An introduction to PRNGs and why they're bad for security.
You may have heard that Pseudo Random Number Generators (PRNGs) are an unsafe source of randomness for security related purposes, and if you're like me you may have struggled to understand how this could lead to a practical attack against applications that use PRNGs. This tutorial will explain why PRNGs are bad and demonstrate a practical attack against them.
What is a PRNG?
The first thing to understand about Pseudo Random Number Generators is that they're completely deterministic, this means that given the same starting conditions they will always produce the same string of "random" numbers. However they do appear random to the human eye, they're superficially unpredictable and they give an even distribution of numbers across a significantly large output.
PRNGs are seeded which means the random function is initialised with some initial value (the seed) and this decides what the random sequence will be, if you seed a PRNG with the same value you get the same series of random numbers, this series eventually repeats itself, the number of outputs before repetition occurs is called the period. The seed can sometimes be specified and in some languages the default seed will take information from the system such as the time or the system process ID.
PRNGs are typically used in applications where behaviour only needs to superficially appear random and it's not important that attackers are able to predict future values, typically they're built for speed and so can be used in real time simulation such as video games that need some degree of apparent randomness. This is very important because any function that is built around performing quickly can also be brute forced quickly.

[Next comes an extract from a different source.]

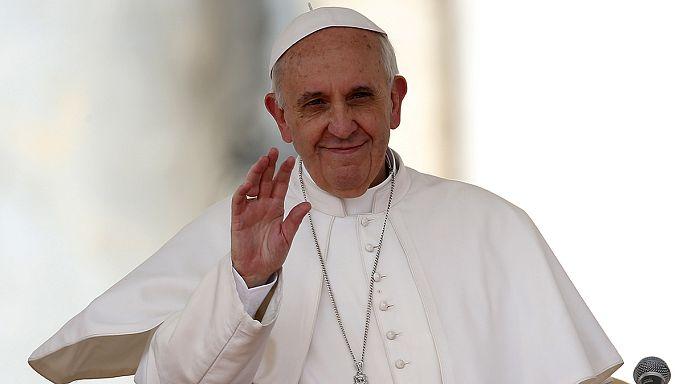 Vatican : l'internet est un « don de Dieu », selon le pape François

It's worth noting at this stage that the seed values and the internal state of the PRNG can be different sizes, typically measured in bits. Because the initial state of the PRNG is decided by the seed the number of states that can be generated is limited by the total number of unique seeds. A PRNG with a large internal state of thousands of bits but with only a 32bit seed will only realise a small fraction of the total number of possible internal states.

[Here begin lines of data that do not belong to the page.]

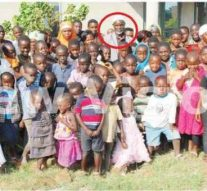 Rencontre avec un homme d'affaires ougandais âgé de 65 ans, avec 13 femmes et 266 enfants!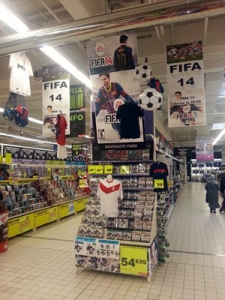 Auchan--Villeneuve-Dascq-Fifa-Messi-fcb-fc-barcelone-game-jeux-video-implantation-holiprom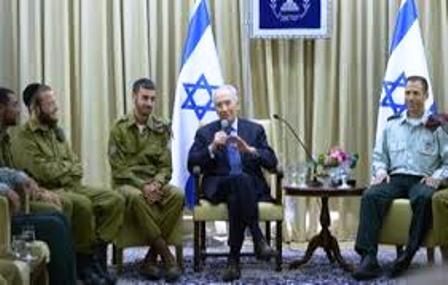 Peres demande aux leaders hareidi d'encourager l'enrôlement des Hareidi dans Tsahal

It gets even worse when you consider that an initial seed may not come from a source that contains 32bits worth of unique information, something like a time stamp or a process ID is typically even smaller, thus reducing the number of possible states of the PRNG can produce to be much smaller than internally it's capable of generating.

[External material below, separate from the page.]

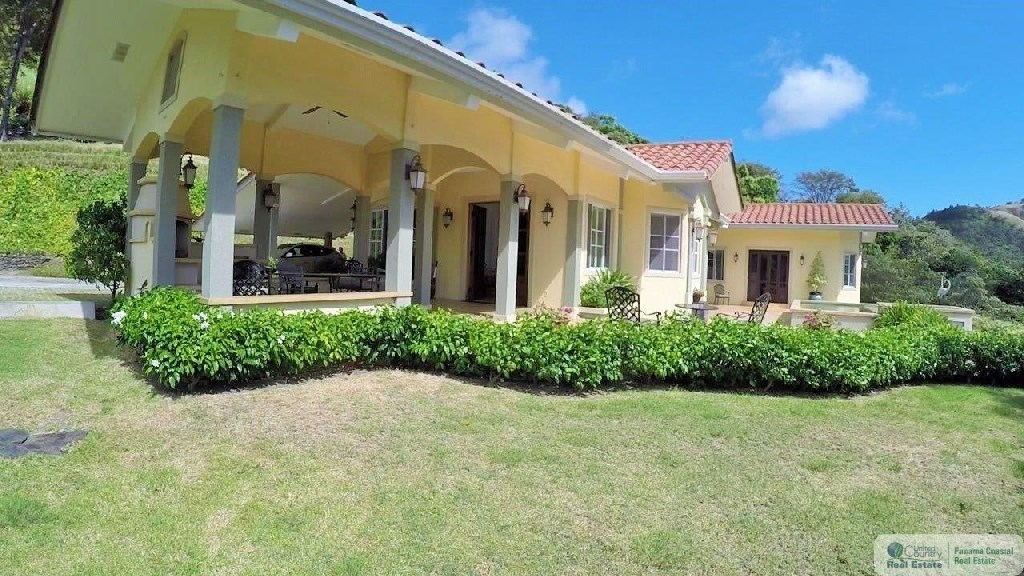 HOUSE FOR SALE IN ALTOS DEL MARIA PANAMA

How are random numbers used.
Typically random numbers are manipulated through some process to make the range of possible values fit the desired output, for example if you want a percentage output you'd normalize the random output into a range between 0 and 100, this is commonly done by restricting the range of the output of the PRNG to a variable of type float, between 0 and 1, then multiplying the float by whatever value you need to achieve the desired range, in the case of a percentage this would be x100, in the case of needing a random letter you'd multiply this by x25, this gives you 26 values between 0 and 25, you can then map each number to a letter to get plain text output derived from the numbers. Characters is often how the numbers are actually presented to the user in the form of some kind of security token, you'll find these being used for password reset tokens and CSRF tokens.
The basic theory behind attacks fall into two categories.
Firstly is that if you know the PRNG being used and you can determine the seed value then you're able to generate the entire string of random numbers, you can then compare some sample of random output from the application and determine where in the current series the application is and use that to generate the future random values. For practical attacks against PHP applications using these methods I'd highly recommend this talk from Blackhat 2012 by George Argyros and Aggelos Kiayias from the University of Athens.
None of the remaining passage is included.